15 Temmuz sonrasında yaşananlardan doğrudan etkilenen kamu görevlilerinin içinde bulundukları durumun incelenmesi açısından bu anket son derece önemli ve dikkate alınması gereken sonuçlar içermektedir.
Hiç kimsenin terör örgütleriyle mücadeleye hayır demek gibi bir ihanet içerisinde olamayacağı açıktır.
Türkiye’nin son derece zor ve kritik bir dönemeçte olduğu bu günlerde en çok ihtiyaç duyduğumuz olgu ise adalet ve güvendir. Bizleri terör belasından kurtaracak olan; yetkililerin bir sarraf hassasiyetinde suçlu ile suçsuzu ayırt etmesi ve bu süreçte bir tek masumun bile zarar görmesinin önüne geçmesi zorunluluğudur.
Ankette çıkan sonuçlara göre, %54 ünün imkan olması durumunda işten ayrılmayı düşündüğü hatta anketi cevaplarken bile büyük bir endişe taşıdığı görülmüştür. Bu durum kabul edilemez ve sürdürülemez bir süreci işaret etmektedir. Terörle mücadele edeyim derken vatandaşların yüreğine korku ve endişe salmak, bu mücadeleyi sekteye uğratacaktır.
Bu bakımdan, hukuk devleti ilkelerinden çıkmadan, yargısız infaz yoluna başvurmadan, asılsız ihbarları dikkate almadan ve bu işi bir cadı avına dönüştürmeden terörle mücadelemizi yürütmek durumundayız. Yapılan her işlemin kamu vicdanında sorgulandığı bu dönemde kurunun yanında, yaşın da yandığını açık yüreklilikle ortaya koymuşlardır.

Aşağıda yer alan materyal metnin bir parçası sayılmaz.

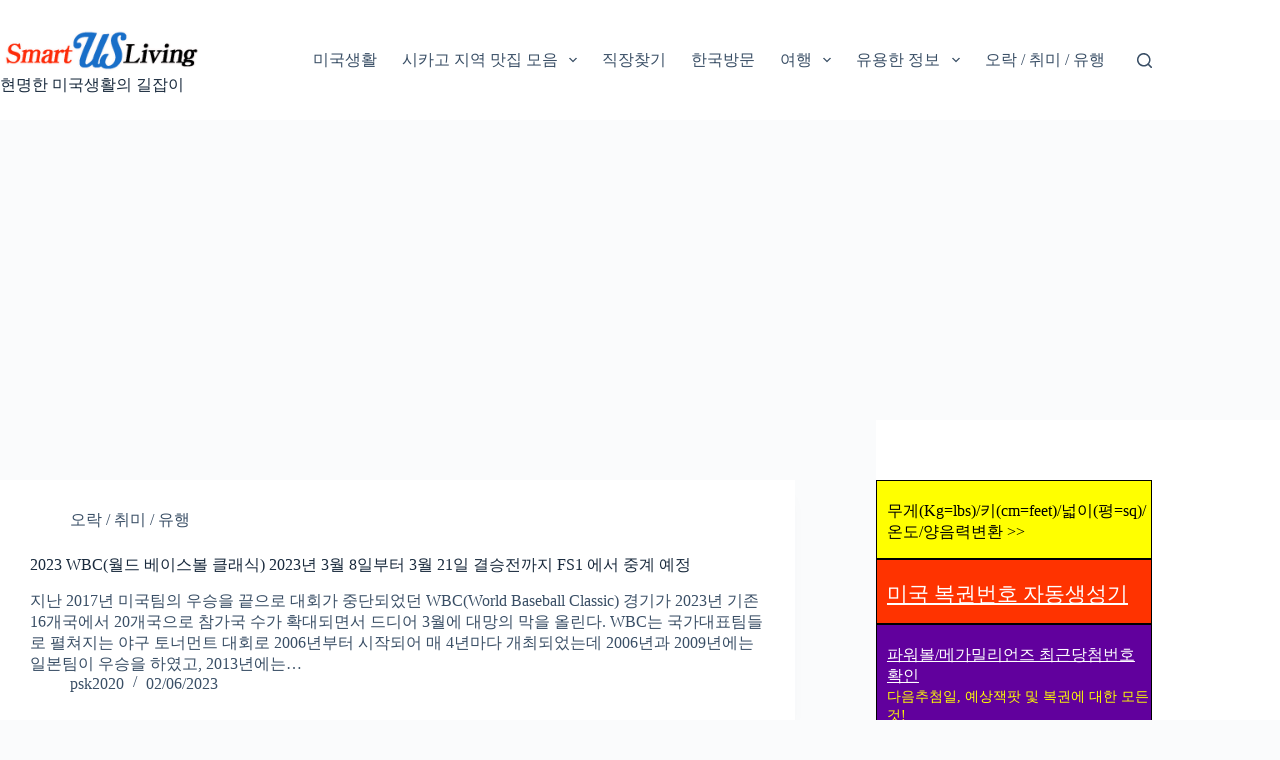

--- FILE ---
content_type: text/html; charset=utf-8
request_url: https://www.google.com/recaptcha/api2/aframe
body_size: 269
content:
<!DOCTYPE HTML><html><head><meta http-equiv="content-type" content="text/html; charset=UTF-8"></head><body><script nonce="_7AAvo6YAInVIAHqn1gpDQ">/** Anti-fraud and anti-abuse applications only. See google.com/recaptcha */ try{var clients={'sodar':'https://pagead2.googlesyndication.com/pagead/sodar?'};window.addEventListener("message",function(a){try{if(a.source===window.parent){var b=JSON.parse(a.data);var c=clients[b['id']];if(c){var d=document.createElement('img');d.src=c+b['params']+'&rc='+(localStorage.getItem("rc::a")?sessionStorage.getItem("rc::b"):"");window.document.body.appendChild(d);sessionStorage.setItem("rc::e",parseInt(sessionStorage.getItem("rc::e")||0)+1);localStorage.setItem("rc::h",'1762708183564');}}}catch(b){}});window.parent.postMessage("_grecaptcha_ready", "*");}catch(b){}</script></body></html>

Ohal süreci, özellikle kamu görevlileri üzerindeki baskının sürmesine ve kamu hizmetlerinin aksamasına yol açacak nitelikleri içinde barındırmaktadır. Bu nedenle ihtiyacımız olan ohal değil bir an önce OLAĞAN HAL’e geçerek, terör belasının ülkemizi soktuğu bu gerilimli süreçten çıkarmak ve kamu görevlilerini rahatlatacak, onlara güven verecek adımlar atmaktır.